- Gokalpur Location in Punjab, India Gokalpur Gokalpur (India)
- Coordinates: 31°14′25″N 75°32′32″E﻿ / ﻿31.240273°N 75.542227°E
- Country: India
- State: Punjab
- District: Kapurthala

Government
- • Type: Panchayati raj (India)
- • Body: Gram panchayat

Population (2011)
- • Total: 39
- Sex ratio 20/19♂/♀

Languages
- • Official: Punjabi
- • Other spoken: Hindi
- Time zone: UTC+5:30 (IST)
- PIN: 144601
- Telephone code: 01822
- ISO 3166 code: IN-PB
- Vehicle registration: PB-09
- Website: kapurthala.gov.in

= Gokalpur =

Gokalpur is a village in Kapurthala district of Punjab State, India. It is located 10 km from Kapurthala, which is both district and sub-district headquarters of Gokalpur. The village is administrated by a Sarpanch, who is an elected representative.

== Demography ==
According to the report published by Census India in 2011, Gokalpur has total number of 7 houses and population of 39 of which include 20 males and 19 females.

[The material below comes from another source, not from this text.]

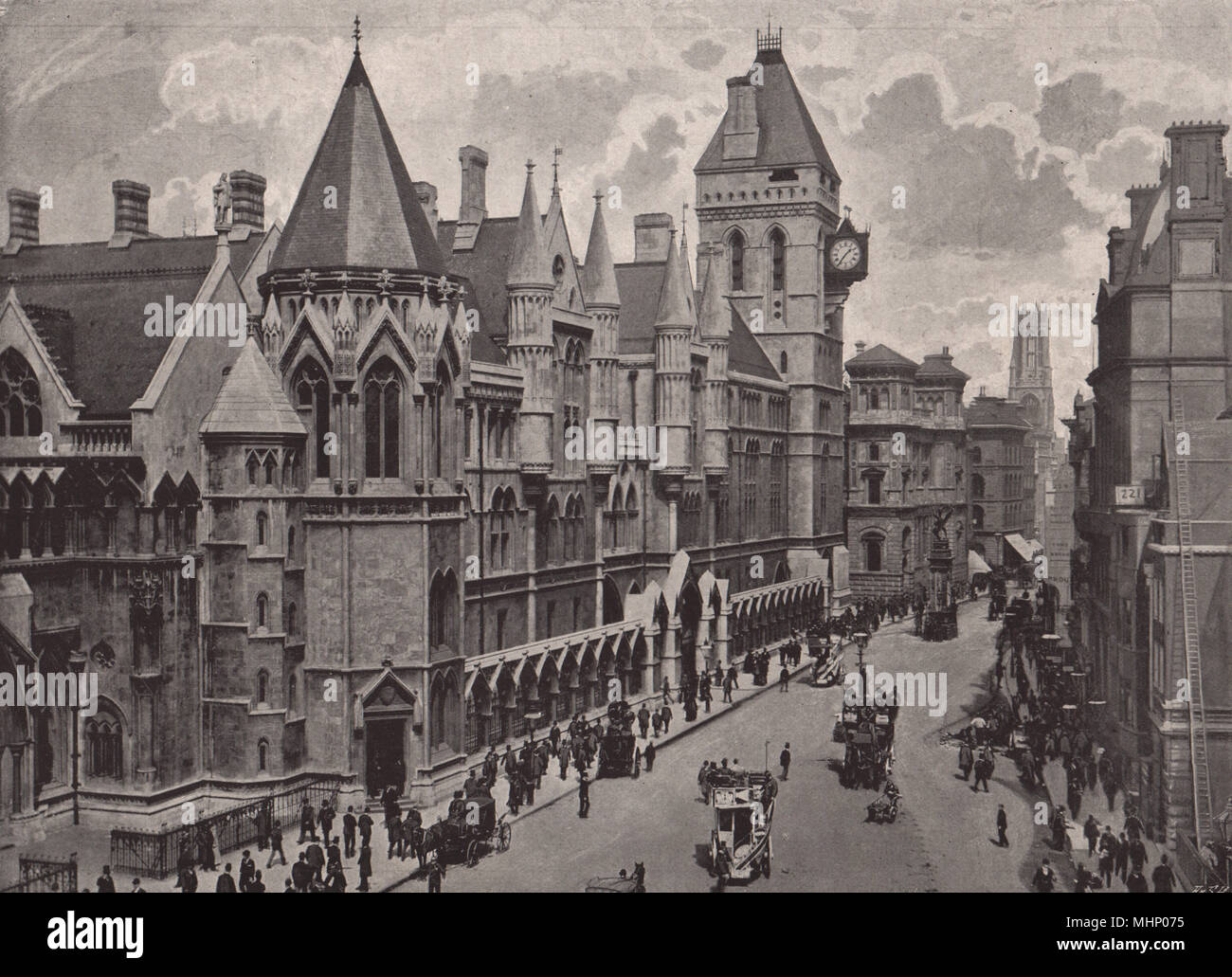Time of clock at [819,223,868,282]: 1:36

Literacy rate of Gokalpur is 62.86%, lower than state average of 75.84%. The population of children under the age of 6 years is 4 which is 10.26% of total population of Gokalpur, and child sex ratio is approximately 1000, higher than state average of 846.

== Population data ==

| Particulars | Total | Male | Female |
|---|---|---|---|
| Total No. of Houses | 7 | - | - |
| Population | 39 | 20 | 19 |
| Child (0-6) | 4 | 2 | 2 |
| Schedule Caste | 6 | 4 | 2 |
| Schedule Tribe | 0 | 0 | 0 |
| Literacy | 62.86 % | 66.67 % | 58.82 % |
| Total Workers | 18 | 11 | 7 |
| Main Worker | 11 | 0 | 0 |
| Marginal Worker | 7 | 5 | 2 |

==Air travel connectivity==
The closest airport to the village is Sri Guru Ram Dass Jee International Airport.